=== WHAT THE TASK REQUIRES ===
Answer these questions using the sermon excerpt on Matthew 11.
1. Which chapter and verse of Luke does the sermon excerpt give for the parallel passage?
2. Which two cities will find the day of judgment more tolerable than the cities Jesus upbraids?
3. What word does the sermon excerpt use to describe the disciples' eyes?

=== PASSAGE ===
+++
Well, as we read the verses preceding, we see that our Lord has announced judgment, or pronounced judgment upon several cities. Verse 20, Then began he to upbraid the cities wherein most of his mighty works were done, because they repented not. Woe unto thee, Chorazin! Woe unto thee, Bethsaida!
And then he pronounces a woe upon Capernaum, in verse 23, and says that in the day of judgment it will be more tolerable for the wicked cities of Sodom and Gomorrah than for these cities. And at that time, Jesus exults in his spirit. Luke tells us he rejoiced in spirit, and he says, I thank thee, Father, Lord of heaven and of earth. So the setting of the passage is one of judgment.
And also one of the peculiar blessing that rests upon his own. For if you'll turn to the parallel passage in the gospel according to Luke chapter 10, you'll notice the connection with what follows. Luke chapter 10 and verse 21. That hour Jesus rejoiced in spirit and said, I thank thee, Father, Lord of heaven and earth.
We have the same truth mentioned here. And then notice verse 23. And he turned unto his disciples and said privately, Blessed are the eyes which see the things that ye see. For I tell you that many prophets and kings have desired to see those things which ye see, and have not seen them, and to hear those things which ye hear, and have not heard them.
So this passage in which our Lord rejoices that certain spiritual truths have been hid from the prudent and revealed to babes, and in which he announces his absolute right to reveal himself to men, is a passage couched between cursing and blessing. Between the pronouncement of judgment and the pronouncement of benediction and blessing. And it would seem that the setting of the passage is significant. What makes the difference between the terrible announcements of judgment that fall upon the heads of some and the pronouncement of blessing which fall upon the heads of others?
It would seem that our Lord is telling us in this passage that the difference lies hidden and locked in the heart of God. If men are judged, it's because of their own impenitence. That's why our Lord could say, Woe unto you! For if the works that were done in you had been done elsewhere, they would have repented, perfectly accountable for their sin and their rebellion.
So their judgment is laid at their own feet. And yet when our Lord is about to turn in blessing upon the disciples, he tells them that, the reason why they are blessed with spiritual sight does not lie in them. He said, Blessed are your eyes. Your eyes have been passive.
Blessing has come upon them. The Son has revealed himself to you. And so he says to those who stand under his favor and under his smile, that just as surely as the whole reason for the judgment of those cities lies at their own footstool because of their impenitence, so the reason why you see lies at the footstool of a sovereign God who's been pleased. To reveal himself to you.
Now look at the passage itself. We've looked at the setting of the passage. Now having looked at its context, what is its content? What does it say?
Content of Matthew 11:25-27: God's Hiding and Revealing
What does our Lord teach us in this passage? First of all, we find him rejoicing as he addresses God as absolute sovereign. At that time, Jesus answered and said, and this is a prayer, a prayer of praise. I thank thee, O Father, Lord of heaven and earth.
+++
=== RECORDS SHOWN ===
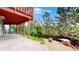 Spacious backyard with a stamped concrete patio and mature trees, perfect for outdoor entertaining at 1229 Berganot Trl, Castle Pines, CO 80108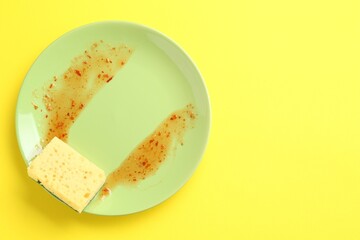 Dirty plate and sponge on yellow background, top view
+++
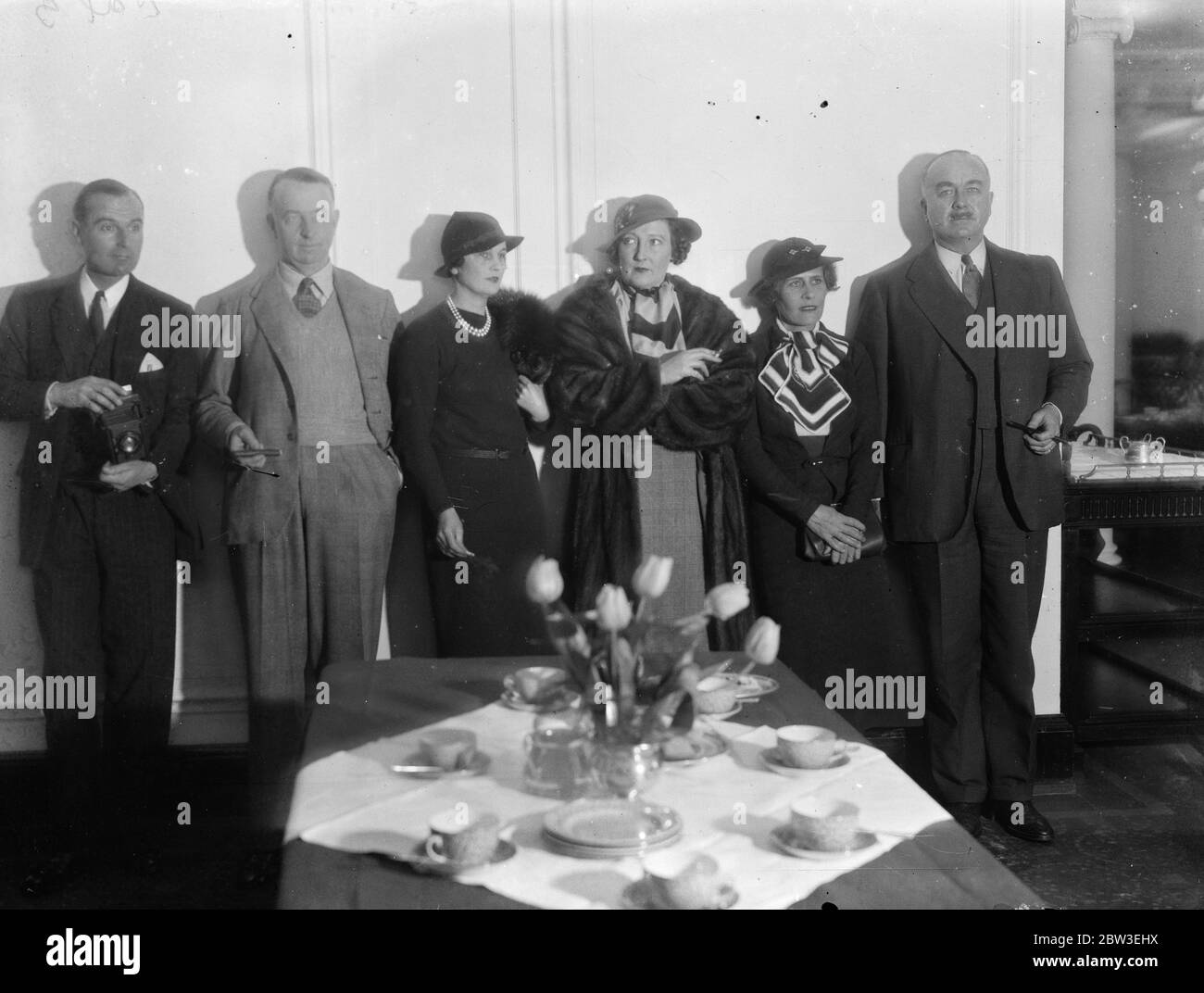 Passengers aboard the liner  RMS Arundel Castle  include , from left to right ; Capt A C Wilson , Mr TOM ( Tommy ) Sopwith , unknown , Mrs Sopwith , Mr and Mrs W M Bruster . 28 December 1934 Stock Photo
+++
=== ANSWER BOX ===
1. Luke chapter 10, verse 21.
2. Sodom and Gomorrah.
3. Passive.